Welcome to my new serial! As with the previous two (The Cold Man and Miss Salter) maximum word count of each part will be around 700 so you can read each section in under five minutes. I started piecing this one together just as I was finishing Miss Salter and have an idea of where it is going. Otherwise, I am improvising on a week by week basis. Enjoy!
‘You know,’ Jase said to the woman on the other side of the table, ‘I really don’t understand. If the governments of Earth want you dead so badly, why are you hiding here on their doorstep, in a bar at the most popular hotel on Mars?’
She peered at him with a neutral expression and sucked slowly on her cigarette, taking time to draw the chemicals deep into her body, savouring every second of the poison. She pulled it out of her mouth and examined the stick from the waste that was the burning end, to the cotton nib through which she drew her breath.
‘Do you want me to repeat the q-,’ he asked after a few minutes in which she’d failed to answer.
‘No,’ she cut him off and exhaled a lungful of smoke, ‘I heard what you said. I’m just surprised that the answer isn’t obvious.’
He frowned, shrugged his shoulders and took a sip of his martini. ‘I could be blunt?’
‘I could suggest it might have something to do with that, whatever happens on Earth, Mars will do the opposite. That’s why you can smoke your cigarette here without getting a 100 Credit fine.’
He’d been sat with her for ten minutes and at no point had her expression been anything but stony, calculating, mistrustful even, but at that comment, he caught just the merest hint of a smile.
‘We don’t do political correctness here, which is why anybody who overheard you then won’t be offended.’
He took another chance to admire the surroundings. It almost seemed cliché that Mars had adopted neo-gothic architecture with hints of H.R. Giger. The chief architect in charge who took over once the joint NASA, ESA, JAE and CNSA mission withdrew, must have been a fan of the 20th century artist. Whatever competing design standards had existed back then but have given way quickly to this alien semi-organic aesthetic.
‘Beautiful, isn’t it?’ she asked. ‘There’s something raw and visceral about the cities and the buildings here, and of course the natural landscape.’
His gaze drifted from the ornate ceiling to the large reinforced windows to his left.
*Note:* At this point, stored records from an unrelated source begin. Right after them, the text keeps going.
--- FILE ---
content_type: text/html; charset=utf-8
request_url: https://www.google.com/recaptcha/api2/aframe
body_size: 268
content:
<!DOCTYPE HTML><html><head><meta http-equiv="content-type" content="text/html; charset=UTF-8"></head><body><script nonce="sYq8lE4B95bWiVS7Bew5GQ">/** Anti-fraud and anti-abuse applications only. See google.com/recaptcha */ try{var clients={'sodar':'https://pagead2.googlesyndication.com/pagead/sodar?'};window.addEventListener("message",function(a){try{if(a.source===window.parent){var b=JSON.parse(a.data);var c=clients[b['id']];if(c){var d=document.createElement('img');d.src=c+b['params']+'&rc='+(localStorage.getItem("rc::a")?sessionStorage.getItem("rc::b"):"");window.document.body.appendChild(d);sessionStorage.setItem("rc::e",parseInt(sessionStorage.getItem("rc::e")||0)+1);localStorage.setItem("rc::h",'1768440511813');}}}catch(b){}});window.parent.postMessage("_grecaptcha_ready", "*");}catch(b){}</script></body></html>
Beyond was the familiar angry-red Martian landscape, a steep cliff rising in the distance less than a mile away, another cliff falling away just outside of the window leading to a plain on which small dust devils danced around and through each other.
‘Undoubtedly,’ he replied, ‘I can see the appeal – sort of – it has a charm and a beauty that you don’t really see on Earth. I guess once terraforming is complete, people will miss the primordial nature of it all.’
She laughed and stubbed her cigarette out in the ashtray. ‘You reporters are so full of shit.’
He flushed. ‘Well thanks, but I meant what I said.’
‘I’m sure you did. Sorry, I’m used to reporters wanting my story and naturally mistrusting all of them so I have an,’ she raised her hands in a protective motion, ‘over-zealous defence mechanism.’
‘That’s fine, I understand. I’m a reporter and I don’t trust any of them either,’ he gave her a friendly wink. ‘But if you don’t trust reporters, I don’t understand why you went to such efforts to get me out here to talk to you in the first place. Why me, anyway?’
She shrugged, ‘I’ve heard your name in certain circles. You’ve won awards and from what I can tell, you have no skeletons in your closet. I’ve no reason not to trust you and at present, that’s good enough for me. Another drink?’ She asked, noticing he’d finished his martini.
‘I shouldn’t really have had the first one as I’m working, so just a lemonade this time.’
She shook her head vigorously, ‘No, have an Augusta Fruit Cocktail. There’s no alcohol in it but it tastes so good you won’t care,’ she snapped her fingers at the barman and asked for two.
‘Twenty-five credits and no alcohol? I hope it’s worth it at that price!’
‘It is. To answer your earlier question,’ she replied. ‘They want me dead because they can’t understand how I survived.’
7 thoughts on “Snippet Sunday 22/3/15: Dwarf Star Part 1”
Great world building, nice and easy for the reader to get a sense of where/when they are quickly, with just the right amount of recognisable real-world features.
I would have probably liked a more solid novum, maybe where the description of the architecture is?
Otherwise, loved it, and I’ll be sure to keep an eye out for the rest of your writing!
Thanks! I restrict myself to 700 words per part (I have posted two more since this) so keeping it tight and getting in a full description can be hard work.
I’m not into the sci-fi genre although I just read “The Girl with all the Gifts” by M. Carey. But I like your story. It is well written and has just the right amount of detail. I came over from Community Pool, BTW. http://lilypupslife.wordpress.com/
By the way, you’ve posted here several times and you always post the link to your blog. There’s no need to post the link in the message. Anyone who might want to visit your blog can do so from the message link.
Thanks for the help. Plan to get my husband onto this blog as he is a sci-fi freak!
Cool, welcome aboard to both of you!